> 연습 목표
아래 항목을 하나도 빠짐없이, 한 글자도 바꾸지 말고 그대로 다시 적으세요.

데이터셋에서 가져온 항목

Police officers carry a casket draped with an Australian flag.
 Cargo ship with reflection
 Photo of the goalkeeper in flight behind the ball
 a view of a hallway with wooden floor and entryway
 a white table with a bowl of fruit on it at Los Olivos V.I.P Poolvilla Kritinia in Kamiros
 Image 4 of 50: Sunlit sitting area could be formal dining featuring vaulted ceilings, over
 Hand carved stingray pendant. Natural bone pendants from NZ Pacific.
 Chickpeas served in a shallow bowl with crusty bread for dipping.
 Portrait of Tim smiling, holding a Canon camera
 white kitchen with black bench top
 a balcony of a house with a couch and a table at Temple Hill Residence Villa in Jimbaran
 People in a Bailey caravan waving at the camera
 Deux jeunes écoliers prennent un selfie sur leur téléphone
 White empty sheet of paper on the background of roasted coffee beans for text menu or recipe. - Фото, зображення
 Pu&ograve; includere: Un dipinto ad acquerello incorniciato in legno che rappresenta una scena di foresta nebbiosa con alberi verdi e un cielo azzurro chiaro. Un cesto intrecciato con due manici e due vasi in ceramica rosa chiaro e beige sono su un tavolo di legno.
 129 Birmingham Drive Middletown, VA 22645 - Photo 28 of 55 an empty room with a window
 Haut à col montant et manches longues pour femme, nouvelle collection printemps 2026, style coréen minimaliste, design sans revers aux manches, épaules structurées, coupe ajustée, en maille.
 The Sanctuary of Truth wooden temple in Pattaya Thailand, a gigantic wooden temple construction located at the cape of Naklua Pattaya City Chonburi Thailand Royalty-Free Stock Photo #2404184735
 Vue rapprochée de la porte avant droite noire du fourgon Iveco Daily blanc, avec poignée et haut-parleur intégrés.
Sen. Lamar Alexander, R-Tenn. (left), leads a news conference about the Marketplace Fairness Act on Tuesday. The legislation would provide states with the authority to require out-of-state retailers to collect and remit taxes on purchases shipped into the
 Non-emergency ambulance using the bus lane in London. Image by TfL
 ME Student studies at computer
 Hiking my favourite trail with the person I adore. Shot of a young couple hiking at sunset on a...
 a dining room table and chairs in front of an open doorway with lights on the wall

> 예상 답안
Police officers carry a casket draped with an Australian flag.
 Cargo ship with reflection
 Photo of the goalkeeper in flight behind the ball
 a view of a hallway with wooden floor and entryway
 a white table with a bowl of fruit on it at Los Olivos V.I.P Poolvilla Kritinia in Kamiros
 Image 4 of 50: Sunlit sitting area could be formal dining featuring vaulted ceilings, over
 Hand carved stingray pendant. Natural bone pendants from NZ Pacific.
 Chickpeas served in a shallow bowl with crusty bread for dipping.
 Portrait of Tim smiling, holding a Canon camera
 white kitchen with black bench top
 a balcony of a house with a couch and a table at Temple Hill Residence Villa in Jimbaran
 People in a Bailey caravan waving at the camera
 Deux jeunes écoliers prennent un selfie sur leur téléphone
 White empty sheet of paper on the background of roasted coffee beans for text menu or recipe. - Фото, зображення
 Pu&ograve; includere: Un dipinto ad acquerello incorniciato in legno che rappresenta una scena di foresta nebbiosa con alberi verdi e un cielo azzurro chiaro. Un cesto intrecciato con due manici e due vasi in ceramica rosa chiaro e beige sono su un tavolo di legno.
 129 Birmingham Drive Middletown, VA 22645 - Photo 28 of 55 an empty room with a window
 Haut à col montant et manches longues pour femme, nouvelle collection printemps 2026, style coréen minimaliste, design sans revers aux manches, épaules structurées, coupe ajustée, en maille.
 The Sanctuary of Truth wooden temple in Pattaya Thailand, a gigantic wooden temple construction located at the cape of Naklua Pattaya City Chonburi Thailand Royalty-Free Stock Photo #2404184735
 Vue rapprochée de la porte avant droite noire du fourgon Iveco Daily blanc, avec poignée et haut-parleur intégrés.
Sen. Lamar Alexander, R-Tenn. (left), leads a news conference about the Marketplace Fairness Act on Tuesday. The legislation would provide states with the authority to require out-of-state retailers to collect and remit taxes on purchases shipped into the
 Non-emergency ambulance using the bus lane in London. Image by TfL
 ME Student studies at computer
 Hiking my favourite trail with the person I adore. Shot of a young couple hiking at sunset on a...
 a dining room table and chairs in front of an open doorway with lights on the wall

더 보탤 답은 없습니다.